Les réponses apportées par ces deux universitaires ont un point commun : la peur de la nature, qui serait au cœur de toute action humaine.

Point important : leur démonstration respective s’inscrit volontairement dans le cadre de notre pensée moderne et occidentale, marquée à la fois par le dualisme entre “nature” et “culture”, et l’importance de la technologie. Pour Christian Arnsperger, c’est le déni de la finitude, celle de l’être humain et du monde, qui a permis la mise en place d’une logique productiviste. Pour Bénédicte Vidaillet, c’est l’envie, affect au potentiel destructeur, et la pulsion de mort présente en chacun de nous au même titre que la pulsion de vie qui sont déterminantes dans les mécanismes en jeu, à savoir des racines inconscientes qui nous poussent à maitriser voire supprimer cette nature fantasmée comme menaçante. 

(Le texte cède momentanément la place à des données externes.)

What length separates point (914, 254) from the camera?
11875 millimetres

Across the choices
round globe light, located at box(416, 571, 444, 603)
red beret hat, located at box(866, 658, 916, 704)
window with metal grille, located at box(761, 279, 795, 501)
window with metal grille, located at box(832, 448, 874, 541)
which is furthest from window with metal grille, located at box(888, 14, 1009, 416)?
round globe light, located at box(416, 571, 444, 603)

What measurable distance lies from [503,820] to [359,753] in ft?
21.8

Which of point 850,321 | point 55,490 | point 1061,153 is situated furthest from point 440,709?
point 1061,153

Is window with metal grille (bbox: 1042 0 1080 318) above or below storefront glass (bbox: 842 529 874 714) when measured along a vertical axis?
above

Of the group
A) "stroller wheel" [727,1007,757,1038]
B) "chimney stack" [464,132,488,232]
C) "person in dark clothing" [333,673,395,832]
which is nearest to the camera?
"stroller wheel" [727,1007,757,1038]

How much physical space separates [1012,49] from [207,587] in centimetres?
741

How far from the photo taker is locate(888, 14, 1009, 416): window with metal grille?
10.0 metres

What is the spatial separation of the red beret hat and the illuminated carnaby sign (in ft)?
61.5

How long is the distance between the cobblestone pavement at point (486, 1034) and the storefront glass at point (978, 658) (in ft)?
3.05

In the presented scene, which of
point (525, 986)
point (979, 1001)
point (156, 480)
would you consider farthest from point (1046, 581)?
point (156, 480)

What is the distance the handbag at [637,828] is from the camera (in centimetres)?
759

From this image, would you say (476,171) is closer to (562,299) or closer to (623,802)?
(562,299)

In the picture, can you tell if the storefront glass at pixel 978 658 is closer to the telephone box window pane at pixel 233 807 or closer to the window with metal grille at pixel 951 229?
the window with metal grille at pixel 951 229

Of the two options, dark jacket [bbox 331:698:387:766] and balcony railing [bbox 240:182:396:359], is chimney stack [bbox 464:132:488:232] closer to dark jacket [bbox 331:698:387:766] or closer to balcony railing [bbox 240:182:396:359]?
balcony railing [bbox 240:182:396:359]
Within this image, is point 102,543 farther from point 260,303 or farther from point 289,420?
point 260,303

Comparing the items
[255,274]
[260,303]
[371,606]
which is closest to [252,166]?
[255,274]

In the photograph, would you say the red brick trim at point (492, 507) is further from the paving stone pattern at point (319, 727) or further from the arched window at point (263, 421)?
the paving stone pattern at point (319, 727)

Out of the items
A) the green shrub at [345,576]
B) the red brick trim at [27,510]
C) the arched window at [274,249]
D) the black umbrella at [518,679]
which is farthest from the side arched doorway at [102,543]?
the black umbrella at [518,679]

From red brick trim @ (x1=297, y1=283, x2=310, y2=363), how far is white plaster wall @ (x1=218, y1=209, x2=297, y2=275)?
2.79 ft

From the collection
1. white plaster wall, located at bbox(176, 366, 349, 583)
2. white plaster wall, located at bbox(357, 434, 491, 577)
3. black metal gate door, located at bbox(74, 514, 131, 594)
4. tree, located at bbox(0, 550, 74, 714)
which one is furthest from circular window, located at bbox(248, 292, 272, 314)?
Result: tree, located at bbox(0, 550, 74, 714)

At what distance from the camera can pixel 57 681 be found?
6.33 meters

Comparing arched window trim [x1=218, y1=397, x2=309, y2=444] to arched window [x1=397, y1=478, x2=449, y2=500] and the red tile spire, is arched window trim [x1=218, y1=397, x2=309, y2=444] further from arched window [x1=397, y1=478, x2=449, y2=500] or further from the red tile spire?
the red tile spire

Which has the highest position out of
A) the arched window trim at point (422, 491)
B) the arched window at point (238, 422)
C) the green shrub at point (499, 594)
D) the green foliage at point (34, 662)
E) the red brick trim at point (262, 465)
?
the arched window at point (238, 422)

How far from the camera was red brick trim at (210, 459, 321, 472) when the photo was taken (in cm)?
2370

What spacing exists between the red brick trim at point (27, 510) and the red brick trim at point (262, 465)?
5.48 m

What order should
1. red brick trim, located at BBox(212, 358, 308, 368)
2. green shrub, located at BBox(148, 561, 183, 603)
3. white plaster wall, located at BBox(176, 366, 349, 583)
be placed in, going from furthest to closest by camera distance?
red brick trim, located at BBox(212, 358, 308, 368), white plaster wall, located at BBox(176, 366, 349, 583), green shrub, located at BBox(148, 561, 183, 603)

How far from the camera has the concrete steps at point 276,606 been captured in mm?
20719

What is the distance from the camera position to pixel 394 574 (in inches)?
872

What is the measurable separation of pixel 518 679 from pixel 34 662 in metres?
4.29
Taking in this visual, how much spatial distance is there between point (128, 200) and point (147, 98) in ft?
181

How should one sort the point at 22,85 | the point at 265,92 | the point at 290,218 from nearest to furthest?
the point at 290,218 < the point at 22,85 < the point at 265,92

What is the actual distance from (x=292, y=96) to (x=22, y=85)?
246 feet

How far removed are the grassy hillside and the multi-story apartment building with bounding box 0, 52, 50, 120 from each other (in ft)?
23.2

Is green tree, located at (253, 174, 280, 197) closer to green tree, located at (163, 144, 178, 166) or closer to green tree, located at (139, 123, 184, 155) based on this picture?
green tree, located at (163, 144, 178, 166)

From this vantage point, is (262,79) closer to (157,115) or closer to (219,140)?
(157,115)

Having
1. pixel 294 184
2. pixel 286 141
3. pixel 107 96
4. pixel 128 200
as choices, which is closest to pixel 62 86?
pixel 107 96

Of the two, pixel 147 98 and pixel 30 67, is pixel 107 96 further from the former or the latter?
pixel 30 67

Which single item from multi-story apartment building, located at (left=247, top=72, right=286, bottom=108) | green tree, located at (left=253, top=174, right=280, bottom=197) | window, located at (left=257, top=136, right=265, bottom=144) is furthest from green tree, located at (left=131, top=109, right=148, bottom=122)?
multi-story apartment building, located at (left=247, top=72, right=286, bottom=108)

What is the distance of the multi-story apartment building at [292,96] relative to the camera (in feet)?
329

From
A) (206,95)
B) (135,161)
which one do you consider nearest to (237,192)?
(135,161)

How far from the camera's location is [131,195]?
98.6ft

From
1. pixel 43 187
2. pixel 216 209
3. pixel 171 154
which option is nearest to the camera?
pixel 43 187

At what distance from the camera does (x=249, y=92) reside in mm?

Une peur archaïque de la nature au fondement de la Modernité

Dès 2013, l’économiste allemand Christian Arnsperger, avait placé dans son projet d’humanisme écologique la peur comme point de départ à notre histoire récente (celle de la modernité). La finitude, comprise à la fois sur le plan des ressources et de la vie humaine, est un fait existentiel indéniable. Or, le déni de celle-ci « s’enracine dans une indéniable peur de la nature autour de nous et en nous – une peur qui a donné naissance, dans l’Occident moderne, à la logique consumériste / productiviste / croissanciste » (Arnsperger, 2013). Cette fonction palliative valait aussi pour la rationalité économique, qu’il analysait comme un « « mécanisme de défense contre l’angoisse existentielle ». 

La psychanalyste Bénédicte Vidaillet développe également cette idée en repartant de la thèse de Freud dans Malaise dans la civilisation : « l’angoisse devant la nature est un moteur, un mobile souterrain puissant du développement culturel de l’humanité » (Vidaillet, 2023, p.44).  Freud expliquait d’ailleurs que cette angoisse était présente quel que soit le niveau de développement culturel atteint. Dans son nouveau livre, l’autrice nous rappelle par de nombreux exemples que la vision fantasmée de la nature, telle que nous l’héritons et la reproduisons, est angoissante à plus d’un titre : imaginée hostile, elle est aussi en capacité à se développer en dehors de notre contrôle, une toute-puissance que ne possède justement pas l’être humain et qui nous renvoie, de manière insupportable, à notre condition de fragilité. « Ce qui, dans la « nature », nous menace fantasmatiquement est indissociable de son caractère vivant, [de son imprévisibilité] et du fait que cette vie se déploie sans nous » (op. cit, p.59).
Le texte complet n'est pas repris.